━━━━━ Data extract

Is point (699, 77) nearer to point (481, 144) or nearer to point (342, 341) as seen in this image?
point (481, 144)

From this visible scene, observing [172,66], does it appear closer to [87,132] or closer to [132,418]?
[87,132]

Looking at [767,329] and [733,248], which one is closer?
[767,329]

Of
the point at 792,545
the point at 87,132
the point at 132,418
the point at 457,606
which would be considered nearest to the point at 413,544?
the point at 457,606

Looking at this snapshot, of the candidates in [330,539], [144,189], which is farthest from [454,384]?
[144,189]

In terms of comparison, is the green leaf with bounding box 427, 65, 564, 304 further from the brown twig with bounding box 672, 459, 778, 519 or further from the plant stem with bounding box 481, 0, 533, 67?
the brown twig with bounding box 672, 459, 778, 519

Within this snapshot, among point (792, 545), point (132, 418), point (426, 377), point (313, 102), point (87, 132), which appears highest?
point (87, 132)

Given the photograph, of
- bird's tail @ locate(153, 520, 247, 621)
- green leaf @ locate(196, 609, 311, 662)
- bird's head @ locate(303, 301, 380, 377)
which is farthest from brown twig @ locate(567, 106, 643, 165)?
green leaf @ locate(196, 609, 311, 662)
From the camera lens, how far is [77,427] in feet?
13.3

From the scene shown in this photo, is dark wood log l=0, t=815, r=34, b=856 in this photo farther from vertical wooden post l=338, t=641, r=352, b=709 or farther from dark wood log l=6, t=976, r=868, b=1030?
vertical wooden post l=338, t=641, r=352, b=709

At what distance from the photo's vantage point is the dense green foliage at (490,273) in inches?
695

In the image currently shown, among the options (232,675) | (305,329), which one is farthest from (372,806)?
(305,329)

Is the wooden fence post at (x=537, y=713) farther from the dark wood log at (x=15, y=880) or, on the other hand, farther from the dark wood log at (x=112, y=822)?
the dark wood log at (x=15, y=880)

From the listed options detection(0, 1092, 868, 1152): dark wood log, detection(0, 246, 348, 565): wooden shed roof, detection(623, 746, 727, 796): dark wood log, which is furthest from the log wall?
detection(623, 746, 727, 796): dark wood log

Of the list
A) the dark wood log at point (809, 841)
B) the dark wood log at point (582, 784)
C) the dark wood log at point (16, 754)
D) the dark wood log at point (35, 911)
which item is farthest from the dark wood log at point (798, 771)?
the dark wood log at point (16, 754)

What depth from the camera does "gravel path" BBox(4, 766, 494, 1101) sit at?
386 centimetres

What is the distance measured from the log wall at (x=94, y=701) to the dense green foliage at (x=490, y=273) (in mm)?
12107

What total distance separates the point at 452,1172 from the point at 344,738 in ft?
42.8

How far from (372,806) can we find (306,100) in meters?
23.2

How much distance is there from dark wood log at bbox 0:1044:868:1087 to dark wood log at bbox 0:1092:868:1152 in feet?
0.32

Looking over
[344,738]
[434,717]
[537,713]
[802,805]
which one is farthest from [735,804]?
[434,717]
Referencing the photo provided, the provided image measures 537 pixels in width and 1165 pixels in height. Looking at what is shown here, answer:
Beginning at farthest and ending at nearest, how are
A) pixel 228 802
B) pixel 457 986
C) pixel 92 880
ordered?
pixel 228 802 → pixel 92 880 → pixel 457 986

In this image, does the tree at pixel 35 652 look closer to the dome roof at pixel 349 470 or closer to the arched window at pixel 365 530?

━━━━━━━━━━

### Task instructions
Render the records as a Markdown table with columns "Row" and "Line", starting at the line that contains "Referencing the photo" and ending at the last line of the records, leaving out blank lines.

### Full solution
| Row | Line |
|---|---|
| 1 | Referencing the photo provided, the provided image measures 537 pixels in width and 1165 pixels in height. Looking at what is shown here, answer: |
| 2 | Beginning at farthest and ending at nearest, how are |
| 3 | A) pixel 228 802 |
| 4 | B) pixel 457 986 |
| 5 | C) pixel 92 880 |
| 6 | ordered? |
| 7 | pixel 228 802 → pixel 92 880 → pixel 457 986 |
| 8 | In this image, does the tree at pixel 35 652 look closer to the dome roof at pixel 349 470 or closer to the arched window at pixel 365 530? |